> **WRITTEN PROBLEM**
Reproduce the material exactly, omitting nothing.

> **AVAILABLE RECORDS**
○ ○ ○ ○
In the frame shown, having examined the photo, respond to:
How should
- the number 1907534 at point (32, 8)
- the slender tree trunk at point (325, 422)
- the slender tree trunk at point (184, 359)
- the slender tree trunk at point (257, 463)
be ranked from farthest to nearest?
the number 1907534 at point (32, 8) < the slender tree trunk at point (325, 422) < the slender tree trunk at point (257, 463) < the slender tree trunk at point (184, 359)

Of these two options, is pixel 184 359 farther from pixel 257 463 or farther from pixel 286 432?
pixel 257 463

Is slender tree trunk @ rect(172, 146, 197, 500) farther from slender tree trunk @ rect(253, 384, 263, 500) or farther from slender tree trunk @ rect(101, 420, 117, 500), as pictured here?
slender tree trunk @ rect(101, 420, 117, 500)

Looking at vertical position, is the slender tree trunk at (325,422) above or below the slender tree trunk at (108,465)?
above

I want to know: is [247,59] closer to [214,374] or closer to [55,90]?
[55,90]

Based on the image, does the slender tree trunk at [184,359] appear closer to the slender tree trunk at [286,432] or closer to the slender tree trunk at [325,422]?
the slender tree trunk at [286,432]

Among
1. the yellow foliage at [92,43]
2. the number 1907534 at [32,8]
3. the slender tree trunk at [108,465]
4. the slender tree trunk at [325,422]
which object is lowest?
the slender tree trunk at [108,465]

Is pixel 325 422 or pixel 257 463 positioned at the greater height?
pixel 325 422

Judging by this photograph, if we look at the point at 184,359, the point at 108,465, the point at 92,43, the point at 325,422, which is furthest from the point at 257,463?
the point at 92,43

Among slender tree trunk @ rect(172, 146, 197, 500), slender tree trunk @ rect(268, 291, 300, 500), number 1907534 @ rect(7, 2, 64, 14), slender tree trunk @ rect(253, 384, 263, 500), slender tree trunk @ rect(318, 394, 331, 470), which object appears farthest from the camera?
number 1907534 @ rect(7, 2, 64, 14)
○ ○ ○ ○
> **OUTPUT FOR THIS EXERCISE**
In the frame shown, having examined the photo, respond to:
How should
- the number 1907534 at point (32, 8)
- the slender tree trunk at point (325, 422)
- the slender tree trunk at point (184, 359)
- the slender tree trunk at point (257, 463)
be ranked from farthest to nearest?
the number 1907534 at point (32, 8) < the slender tree trunk at point (325, 422) < the slender tree trunk at point (257, 463) < the slender tree trunk at point (184, 359)

Of these two options, is pixel 184 359 farther from pixel 257 463 or farther from pixel 286 432?
pixel 257 463

Is slender tree trunk @ rect(172, 146, 197, 500) farther from slender tree trunk @ rect(253, 384, 263, 500) or farther from slender tree trunk @ rect(101, 420, 117, 500), as pictured here?
slender tree trunk @ rect(101, 420, 117, 500)

Looking at vertical position, is the slender tree trunk at (325,422) above or below the slender tree trunk at (108,465)?
above

I want to know: is [247,59] closer to [214,374] or closer to [55,90]?
[55,90]

Based on the image, does the slender tree trunk at [184,359] appear closer to the slender tree trunk at [286,432] or closer to the slender tree trunk at [325,422]?
the slender tree trunk at [286,432]

Among
1. the yellow foliage at [92,43]
2. the number 1907534 at [32,8]
3. the slender tree trunk at [108,465]
4. the slender tree trunk at [325,422]
which object is lowest?
the slender tree trunk at [108,465]

Is pixel 325 422 or pixel 257 463 positioned at the greater height?
pixel 325 422

Judging by this photograph, if we look at the point at 184,359, the point at 108,465, the point at 92,43, the point at 325,422, which is furthest from the point at 257,463?
the point at 92,43

Among slender tree trunk @ rect(172, 146, 197, 500), slender tree trunk @ rect(268, 291, 300, 500), number 1907534 @ rect(7, 2, 64, 14), slender tree trunk @ rect(253, 384, 263, 500), slender tree trunk @ rect(318, 394, 331, 470), which object appears farthest from the camera?
number 1907534 @ rect(7, 2, 64, 14)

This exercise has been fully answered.